-- EXERCISE TASKS --
(a) According to the plot summary, why does Vijaya resent Muthu and Meena? Answer in one to three sentences.
(b) Repeat word for word the stretch of the plot summary from "The story moves" through "the family's unity.".

-- SELECTION --
Beneath all the festivities and family dynamics, deeper conflicts simmer within the household. Vijaya harbors resentment toward Muthu and Meena because they are uneducated and lack financial strength compared to the other daughters-in-law. She openly favors wealth, admiring only those who bring money into the family. In contrast, Annamalai leads a morally grounded life, creating a clear divide in values.

The story moves through the sons’ struggles to build their careers and businesses, alongside their wives’ efforts to balance work, home, and the pressures of living under a mother-in-law who values money above all else. Despite Manoj's irresponsibility, Vijaya continues to favor him, deepening the emotional rifts within the family.

At the heart of the conflict lies Rohini, the main antagonist, whose hidden past and ongoing deceptions create complications for Meena, Muthu and the rest of the family. Her actions ripple through every relationship, testing bonds, loyalties and the family's unity.

[Spatial reasoning dataset excerpts]
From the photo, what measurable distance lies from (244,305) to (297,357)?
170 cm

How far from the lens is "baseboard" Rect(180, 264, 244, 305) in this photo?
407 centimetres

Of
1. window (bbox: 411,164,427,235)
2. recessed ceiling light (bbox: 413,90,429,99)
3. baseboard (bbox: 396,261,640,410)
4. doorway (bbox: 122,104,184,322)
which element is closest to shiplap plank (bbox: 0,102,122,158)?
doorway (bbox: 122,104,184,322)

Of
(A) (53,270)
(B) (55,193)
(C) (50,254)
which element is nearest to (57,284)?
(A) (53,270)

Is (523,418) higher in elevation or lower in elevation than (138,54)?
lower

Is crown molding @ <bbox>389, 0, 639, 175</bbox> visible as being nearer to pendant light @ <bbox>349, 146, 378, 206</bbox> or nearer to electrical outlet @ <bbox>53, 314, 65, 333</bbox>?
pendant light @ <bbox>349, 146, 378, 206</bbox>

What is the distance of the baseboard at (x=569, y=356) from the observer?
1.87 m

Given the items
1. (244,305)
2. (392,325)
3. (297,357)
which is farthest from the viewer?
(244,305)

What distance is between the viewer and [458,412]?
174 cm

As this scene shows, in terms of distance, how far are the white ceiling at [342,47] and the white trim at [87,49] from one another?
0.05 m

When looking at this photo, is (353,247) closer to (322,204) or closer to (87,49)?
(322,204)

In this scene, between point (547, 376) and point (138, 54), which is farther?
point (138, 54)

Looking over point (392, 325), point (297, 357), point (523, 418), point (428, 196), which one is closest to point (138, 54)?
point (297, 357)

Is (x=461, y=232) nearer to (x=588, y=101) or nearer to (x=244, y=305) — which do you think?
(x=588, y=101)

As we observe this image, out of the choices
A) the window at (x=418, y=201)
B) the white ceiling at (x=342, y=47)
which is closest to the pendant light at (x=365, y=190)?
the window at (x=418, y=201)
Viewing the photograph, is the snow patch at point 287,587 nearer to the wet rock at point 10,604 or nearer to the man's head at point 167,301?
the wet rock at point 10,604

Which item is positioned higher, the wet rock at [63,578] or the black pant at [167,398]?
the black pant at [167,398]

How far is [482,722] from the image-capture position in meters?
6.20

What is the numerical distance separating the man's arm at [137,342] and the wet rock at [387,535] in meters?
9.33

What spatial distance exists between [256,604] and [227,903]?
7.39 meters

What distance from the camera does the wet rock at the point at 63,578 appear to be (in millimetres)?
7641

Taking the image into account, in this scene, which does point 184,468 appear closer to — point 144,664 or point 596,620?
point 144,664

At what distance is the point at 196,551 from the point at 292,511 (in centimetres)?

-- TASK RESPONSES --
(a) Vijaya resents Muthu and Meena because they are uneducated and lack financial strength compared to the other daughters-in-law. She openly favors wealth and admires only those who bring money into the family.

(b)
The story moves through the sons’ struggles to build their careers and businesses, alongside their wives’ efforts to balance work, home, and the pressures of living under a mother-in-law who values money above all else. Despite Manoj's irresponsibility, Vijaya continues to favor him, deepening the emotional rifts within the family.

At the heart of the conflict lies Rohini, the main antagonist, whose hidden past and ongoing deceptions create complications for Meena, Muthu and the rest of the family. Her actions ripple through every relationship, testing bonds, loyalties and the family's unity.